Episode 16

Teenagers and young adults who use marijuana regularly are at risk of significantly altering the structure of their brains, according to research by neuropsychologist Krista Lisdahl, PhD. In this episode, she discusses what this means for parents, youths and policymakers considering legalizing recreational and medicinal marijuana.

About the expert: Krista Lisdahl, PhD

Krista Lisdahl, PhDKrista Lisdahl, PhD, is the director of the University of Wisconsin-Madison Brain Imaging and Neuropsychology (BraIN) laboratory. Lisdahl specializes in clinical neuropsychology, addiction, adolescent brain development and neuroimaging. With funding from the National Institute on Drug Abuse, she is studying the effects of marijuana use on brain structure, functioning and connectivity in adolescents and young adults.

Transcript

Audrey Hamilton: The number of adolescents and young adults using marijuana on a regular basis is increasing and some states are legalizing recreational marijuana. But regulating its use among young people is a challenge that needs to be considered in light of scientific research, says neuropsychologist Krista Lisdahl. In this episode, she talks about why chronic marijuana use is especially toxic to teenagers’ brains – even more so now than a few decades ago. I’m Audrey Hamilton and this is “Speaking of Psychology.”

Psychologist Krista Lisdahl is director of the Brain, Imaging and Neuropsychology Laboratory at the University of Wisconsin-Milwaukee. Using Magnetic Resonance Imaging, or MRI, she studies the neurocognitive consequences of chronic drug use on the brains of teenagers and young adults. Welcome, Dr. Lisdahl.

Krista Lisdahl: Thank you. It’s a pleasure to be here.

Audrey Hamilton: Years ago, there was a television public service announcement aimed at teenagers that showed an egg frying in a pan. You remember that. An announcer saying “this is your brain on drugs.” Very dramatic. It was memorable to a lot of kids of that generation. Do you think people, specifically teenagers, really understand what marijuana use, specifically, can do to their brains and is it increasing among teenagers?

Krista Lisdahl: So, for the first question, do they understand what it really does to the brain, I would have to say for the vast majority, no, there’s not a good understanding. In fact, a lot of people that I talk to – it seems like they don’t even understand the concept that marijuana is a drug that gets in the brain – and that’s where the affects come from. A lot of times, the attitude is that, you know, marijuana is just an herb. Why would it affect you? It’s safe. As though it’s something like mint, you know, that it’s not a psychoactive drug.

The other question is, is marijuana use increasing among teens? We have seen an increase actually specifically in heavy, regular use, which is most alarming to me because that’s when we see more of the negative health effects. So, since we’ve had the highest rate since the 1980s, in the last five years or so it’s gone up from about two percent of high school seniors using daily all the way up to almost seven percent.

Audrey Hamilton: Daily?

Krista Lisdahl: Daily. So there’s more teenagers using marijuana daily than they are using alcohol daily. And about 23 percent of high school seniors are using it in the past month and that’s now surpassed nicotine use and so it’s second only to alcohol.

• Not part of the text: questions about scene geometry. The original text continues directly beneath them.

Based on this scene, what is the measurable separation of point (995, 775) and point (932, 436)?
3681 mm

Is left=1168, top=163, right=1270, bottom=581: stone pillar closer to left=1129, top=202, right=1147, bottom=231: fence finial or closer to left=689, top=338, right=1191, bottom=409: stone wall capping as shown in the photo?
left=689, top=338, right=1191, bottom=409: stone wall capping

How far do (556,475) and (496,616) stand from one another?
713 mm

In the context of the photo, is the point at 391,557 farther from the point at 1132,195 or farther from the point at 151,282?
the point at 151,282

Audrey Hamilton: Many jurisdictions amongst all of this are considering decriminalizing marijuana – not just medical marijuana – but recreational marijuana. What sort of information should policymakers have when they consider making this drug available to the general public?

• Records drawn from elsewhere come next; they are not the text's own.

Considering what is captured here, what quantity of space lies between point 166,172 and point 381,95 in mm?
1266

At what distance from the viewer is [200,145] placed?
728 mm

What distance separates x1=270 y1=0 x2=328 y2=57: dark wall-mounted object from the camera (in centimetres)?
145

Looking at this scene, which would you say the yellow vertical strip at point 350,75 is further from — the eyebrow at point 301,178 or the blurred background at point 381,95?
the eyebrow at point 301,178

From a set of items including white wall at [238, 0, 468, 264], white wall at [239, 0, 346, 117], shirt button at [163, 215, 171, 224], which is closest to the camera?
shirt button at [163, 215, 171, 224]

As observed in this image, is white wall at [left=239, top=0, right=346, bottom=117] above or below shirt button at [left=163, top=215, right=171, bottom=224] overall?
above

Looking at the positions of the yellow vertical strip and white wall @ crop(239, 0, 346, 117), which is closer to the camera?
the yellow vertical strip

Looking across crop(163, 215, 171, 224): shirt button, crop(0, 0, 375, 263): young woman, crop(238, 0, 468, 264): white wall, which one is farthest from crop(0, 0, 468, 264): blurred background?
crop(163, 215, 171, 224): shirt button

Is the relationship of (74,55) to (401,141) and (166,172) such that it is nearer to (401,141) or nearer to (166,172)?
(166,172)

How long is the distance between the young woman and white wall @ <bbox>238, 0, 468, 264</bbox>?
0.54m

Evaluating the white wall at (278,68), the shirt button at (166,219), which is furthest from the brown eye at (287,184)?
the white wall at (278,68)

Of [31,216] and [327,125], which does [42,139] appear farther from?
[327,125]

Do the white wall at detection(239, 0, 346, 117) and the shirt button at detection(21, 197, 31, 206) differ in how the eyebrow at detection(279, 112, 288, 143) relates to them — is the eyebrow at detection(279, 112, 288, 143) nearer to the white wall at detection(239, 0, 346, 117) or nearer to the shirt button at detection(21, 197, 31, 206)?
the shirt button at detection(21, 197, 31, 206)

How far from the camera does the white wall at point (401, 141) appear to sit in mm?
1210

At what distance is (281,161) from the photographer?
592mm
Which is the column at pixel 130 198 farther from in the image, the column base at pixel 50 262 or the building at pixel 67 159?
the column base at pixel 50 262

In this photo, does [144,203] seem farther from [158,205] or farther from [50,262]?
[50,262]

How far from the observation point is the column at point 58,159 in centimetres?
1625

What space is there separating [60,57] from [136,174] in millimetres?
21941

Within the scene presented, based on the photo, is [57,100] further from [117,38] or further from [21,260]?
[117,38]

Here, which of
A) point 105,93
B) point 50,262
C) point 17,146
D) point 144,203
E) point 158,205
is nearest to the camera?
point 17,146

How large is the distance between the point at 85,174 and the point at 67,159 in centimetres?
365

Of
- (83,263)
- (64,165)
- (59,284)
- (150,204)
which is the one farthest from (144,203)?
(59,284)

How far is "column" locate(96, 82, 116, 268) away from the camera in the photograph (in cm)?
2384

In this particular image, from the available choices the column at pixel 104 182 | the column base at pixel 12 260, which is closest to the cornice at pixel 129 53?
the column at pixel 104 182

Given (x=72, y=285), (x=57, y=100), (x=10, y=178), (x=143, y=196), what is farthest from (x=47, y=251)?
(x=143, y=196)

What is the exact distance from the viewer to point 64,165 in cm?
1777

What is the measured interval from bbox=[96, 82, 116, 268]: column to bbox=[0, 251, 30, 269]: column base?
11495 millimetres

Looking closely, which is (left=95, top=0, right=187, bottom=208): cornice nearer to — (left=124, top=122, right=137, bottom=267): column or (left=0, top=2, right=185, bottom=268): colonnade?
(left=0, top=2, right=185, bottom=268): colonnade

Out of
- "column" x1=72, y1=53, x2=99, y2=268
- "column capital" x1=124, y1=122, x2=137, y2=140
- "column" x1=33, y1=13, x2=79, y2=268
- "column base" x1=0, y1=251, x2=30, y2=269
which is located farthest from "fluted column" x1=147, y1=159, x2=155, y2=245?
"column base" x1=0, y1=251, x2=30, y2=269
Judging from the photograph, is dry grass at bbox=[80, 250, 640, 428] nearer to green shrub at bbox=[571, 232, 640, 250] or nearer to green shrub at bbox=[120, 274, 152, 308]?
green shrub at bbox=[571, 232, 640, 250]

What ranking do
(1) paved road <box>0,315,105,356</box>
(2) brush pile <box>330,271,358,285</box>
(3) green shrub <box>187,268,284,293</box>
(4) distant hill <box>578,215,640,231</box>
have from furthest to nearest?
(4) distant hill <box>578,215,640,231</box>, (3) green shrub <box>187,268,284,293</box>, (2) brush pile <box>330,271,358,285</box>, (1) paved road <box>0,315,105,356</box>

Krista Lisdahl: Some of the things that I thought about in weighing the policy issues is the first question we need to ask is, “Is the current policy working in reducing marijuana use?”

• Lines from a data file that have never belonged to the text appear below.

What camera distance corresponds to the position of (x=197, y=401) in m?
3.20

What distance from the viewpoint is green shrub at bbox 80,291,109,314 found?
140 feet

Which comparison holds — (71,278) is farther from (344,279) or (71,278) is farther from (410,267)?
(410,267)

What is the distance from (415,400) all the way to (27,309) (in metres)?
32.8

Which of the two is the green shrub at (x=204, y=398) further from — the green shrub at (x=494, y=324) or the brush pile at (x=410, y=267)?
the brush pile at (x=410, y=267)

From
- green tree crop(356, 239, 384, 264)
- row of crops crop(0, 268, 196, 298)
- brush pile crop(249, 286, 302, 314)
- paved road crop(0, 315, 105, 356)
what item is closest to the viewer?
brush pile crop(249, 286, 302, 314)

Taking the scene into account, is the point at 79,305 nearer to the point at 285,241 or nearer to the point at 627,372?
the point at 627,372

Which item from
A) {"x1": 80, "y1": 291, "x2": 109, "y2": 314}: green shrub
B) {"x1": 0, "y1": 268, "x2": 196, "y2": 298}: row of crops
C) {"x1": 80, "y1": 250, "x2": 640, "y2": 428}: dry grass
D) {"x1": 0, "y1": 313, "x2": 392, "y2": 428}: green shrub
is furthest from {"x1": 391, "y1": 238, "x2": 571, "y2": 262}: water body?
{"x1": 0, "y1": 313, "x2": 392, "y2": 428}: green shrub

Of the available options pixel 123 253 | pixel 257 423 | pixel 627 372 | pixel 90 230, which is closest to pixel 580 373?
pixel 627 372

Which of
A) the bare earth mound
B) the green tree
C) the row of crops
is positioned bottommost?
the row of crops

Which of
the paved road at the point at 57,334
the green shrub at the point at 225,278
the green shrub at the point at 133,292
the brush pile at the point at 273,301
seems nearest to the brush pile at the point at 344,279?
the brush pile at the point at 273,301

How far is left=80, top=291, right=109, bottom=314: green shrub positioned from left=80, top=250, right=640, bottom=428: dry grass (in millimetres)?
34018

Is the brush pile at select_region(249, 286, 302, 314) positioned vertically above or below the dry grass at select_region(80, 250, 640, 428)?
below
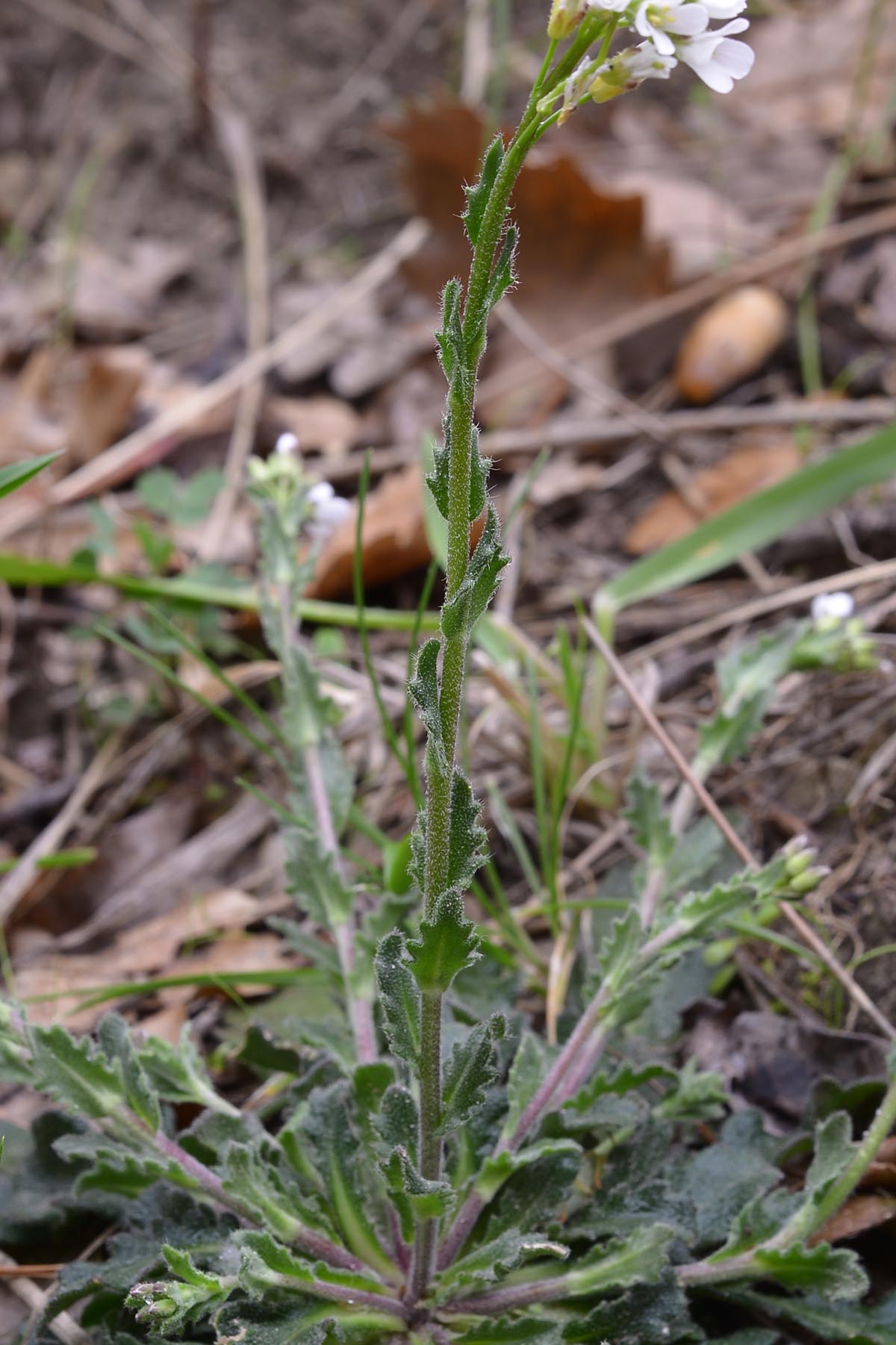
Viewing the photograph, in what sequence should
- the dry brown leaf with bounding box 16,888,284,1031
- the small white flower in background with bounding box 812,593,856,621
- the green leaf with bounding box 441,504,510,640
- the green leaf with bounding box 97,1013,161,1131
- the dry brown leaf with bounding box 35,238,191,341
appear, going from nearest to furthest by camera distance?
the green leaf with bounding box 441,504,510,640
the green leaf with bounding box 97,1013,161,1131
the small white flower in background with bounding box 812,593,856,621
the dry brown leaf with bounding box 16,888,284,1031
the dry brown leaf with bounding box 35,238,191,341

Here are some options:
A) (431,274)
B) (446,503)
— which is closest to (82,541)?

Well, already we see that attitudes relating to marijuana have gotten softer and people for the most part, including teenagers, don’t see it as very dangerous. When we see those attitudes shift, we see marijuana use go up. And so, in some ways, this is not even tied to policy changes. It’s more about just the kind of culture the belief system surrounding marijuana. And so, in the states that have kind of looser beliefs about marijuana or believe that it’s safer are more likely to pass the legislation for medical marijuana or decriminalization or even legalization.

So that’s one question, is it actually working – our current prohibition policy? And a lot of people would say it’s not – it is somewhat effective at reducing use, but right now we see use going up either way with at least the majority of states still having prohibition.

The other question that people have to consider when making these decisions is, “Is the current policy potentially doing harm?” And we do see that with the Bureau of Justice Statistics about 250,000 adults being arrested for possession charges of marijuana. This does cost a lot of money. One of the bigger concerns brought up by some of my colleagues, including people like Dr. Carl Hart, is that there’s a very large racial bias in this, so African-Americans are four times more likely throughout the country to be arrested compared to Caucasians and federally, Hispanics are more likely to be arrested. They also get more severe sentencing. And so, one thing to balance out is is prohibition doing harm? There is an argument that it is doing some harm as far as racial discrimination and arrests and sentencing.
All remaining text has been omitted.